**WORK TO DO**
1. Answer these from the passage about the Northwestern football players' union case:
(a) Besides Northwestern, how many other private universities with Division-I football could CAPA bargain for?
(b) Why could the union not represent athletes at public universities?
(c) How did Edmonds describe the full NLRB's decision at the moment?
2. Extend the passage about the Northwestern football players' union case, starting after its final sentence.

Edmonds said if the full NLRB rules in favor of the players, CAPA could bargain over these issues on behalf of scholarship football players at Northwestern and 16 other private universities with Division-I football, including Notre Dame, if they voted for representation. The union could not represent athletes at public universities because the National Labor Relations Act does not grant public employees collective bargaining rights, Edmonds said.

“If the full board rules in favor of the players, it raises the question of whether any of the other private universities that play Division-I football would be approached by CAPA,” Edmonds said. “And I think CAPA would try to approach all of the schools.”

He said athletes would react differently from campus to campus to the prospect of unionization, but if the NLRB rules in favor of CAPA and the Northwestern players voted to unionize, Notre Dame scholarship athletes could consider joining CAPA, too.

Edmonds said the full NLRB’s decision is “a real toss-up” at the moment, but the Northwestern case is part of a larger conversation about the role of athletics at major universities.

Spatial reasoning question data
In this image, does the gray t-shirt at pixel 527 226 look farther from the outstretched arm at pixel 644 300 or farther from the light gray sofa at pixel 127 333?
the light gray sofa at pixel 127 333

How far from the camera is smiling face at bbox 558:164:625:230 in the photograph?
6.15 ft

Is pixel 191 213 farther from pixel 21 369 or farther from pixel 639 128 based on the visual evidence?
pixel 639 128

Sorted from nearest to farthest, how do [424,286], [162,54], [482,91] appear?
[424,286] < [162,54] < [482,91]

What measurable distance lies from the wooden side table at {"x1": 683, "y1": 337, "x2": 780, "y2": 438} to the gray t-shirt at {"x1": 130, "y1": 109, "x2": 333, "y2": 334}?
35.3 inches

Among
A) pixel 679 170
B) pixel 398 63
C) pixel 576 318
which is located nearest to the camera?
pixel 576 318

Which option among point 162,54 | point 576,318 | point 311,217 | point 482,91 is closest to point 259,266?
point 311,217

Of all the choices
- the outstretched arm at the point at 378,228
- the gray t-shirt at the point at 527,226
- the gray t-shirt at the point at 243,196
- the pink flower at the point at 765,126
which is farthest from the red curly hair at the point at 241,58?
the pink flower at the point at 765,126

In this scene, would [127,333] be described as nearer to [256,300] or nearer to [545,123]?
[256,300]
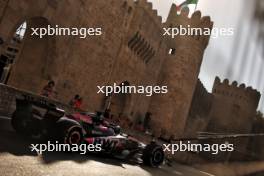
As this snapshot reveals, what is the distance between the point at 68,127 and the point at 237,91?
3678 centimetres

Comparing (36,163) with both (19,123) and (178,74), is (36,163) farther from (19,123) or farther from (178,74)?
(178,74)

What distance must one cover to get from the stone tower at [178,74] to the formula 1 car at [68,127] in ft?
58.3

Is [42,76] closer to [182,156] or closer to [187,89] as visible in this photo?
[182,156]

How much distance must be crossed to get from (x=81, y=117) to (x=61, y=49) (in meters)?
8.71

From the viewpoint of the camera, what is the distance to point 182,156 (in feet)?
55.1

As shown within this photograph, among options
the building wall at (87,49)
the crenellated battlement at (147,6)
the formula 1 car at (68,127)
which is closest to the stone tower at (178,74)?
the building wall at (87,49)

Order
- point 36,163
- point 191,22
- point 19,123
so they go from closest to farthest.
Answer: point 36,163 → point 19,123 → point 191,22

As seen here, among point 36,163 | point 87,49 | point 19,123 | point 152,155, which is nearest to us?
point 36,163

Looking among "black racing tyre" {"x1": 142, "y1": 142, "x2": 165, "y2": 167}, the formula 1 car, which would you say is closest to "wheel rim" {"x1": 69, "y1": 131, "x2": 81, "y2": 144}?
the formula 1 car

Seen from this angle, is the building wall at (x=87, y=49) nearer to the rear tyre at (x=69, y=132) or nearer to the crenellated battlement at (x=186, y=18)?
the crenellated battlement at (x=186, y=18)

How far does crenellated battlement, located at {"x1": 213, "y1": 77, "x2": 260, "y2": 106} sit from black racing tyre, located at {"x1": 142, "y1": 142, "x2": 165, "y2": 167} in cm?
3339

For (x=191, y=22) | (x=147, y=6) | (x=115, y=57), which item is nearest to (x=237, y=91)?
(x=191, y=22)

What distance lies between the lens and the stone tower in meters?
25.4

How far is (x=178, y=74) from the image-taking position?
25609mm
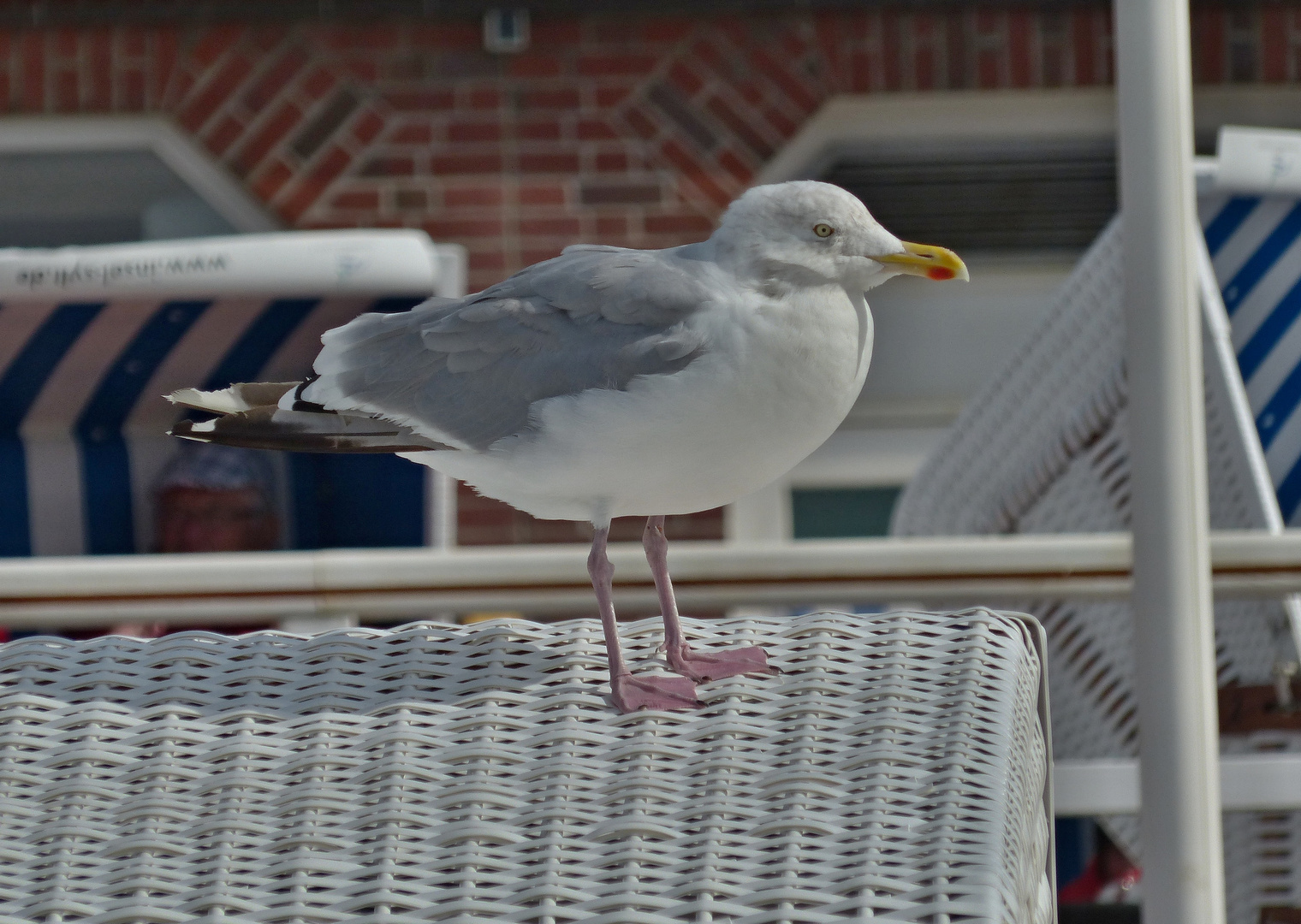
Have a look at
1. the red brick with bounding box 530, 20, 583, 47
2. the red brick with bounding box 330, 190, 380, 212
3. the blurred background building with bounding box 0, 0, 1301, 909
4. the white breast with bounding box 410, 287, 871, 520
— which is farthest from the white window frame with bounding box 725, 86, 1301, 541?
the white breast with bounding box 410, 287, 871, 520

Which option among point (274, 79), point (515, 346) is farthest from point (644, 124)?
point (515, 346)

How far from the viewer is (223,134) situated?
12.9ft

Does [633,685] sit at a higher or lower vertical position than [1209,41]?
lower

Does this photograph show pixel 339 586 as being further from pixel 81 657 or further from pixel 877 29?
pixel 877 29

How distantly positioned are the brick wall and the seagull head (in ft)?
9.20

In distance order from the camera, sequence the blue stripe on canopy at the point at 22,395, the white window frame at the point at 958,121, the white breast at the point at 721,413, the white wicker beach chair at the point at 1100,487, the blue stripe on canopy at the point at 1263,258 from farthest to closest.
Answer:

**RESPONSES TO THE EXERCISE**
1.
(a) 16
(b) The National Labor Relations Act does not grant public employees collective bargaining rights.
(c) As "a real toss-up"

2.
“The big thing about this … is that maybe we can now begin to talk about student athletes — if you want to call them that — in a different way because they generate such an incredible amount of revenue for their university,” Edmonds said. “If you want to maintain this idea of a student athlete, then you really ought to switch it and say it’s an athlete student, because they’re a full-time athlete and a part-time student.”

Regardless of the outcome of the NLRB’s decision, Edmonds said the Northwestern case, along with several lawsuits that “strike even more directly at the core of the way the NCAA conducts business” will shape the future of college sports.

“I’m hard-pressed to imagine that the situation is going to be exactly the same in a decade than it is now,” Edmonds said. “To me, it’s part of a broader discussion about the role of intercollegiate athletics in the university that’s being pushed by a host of things, and this is just one aspect of a lot of things that are aimed at whether the NCAA’s model is really a workable one anymore.”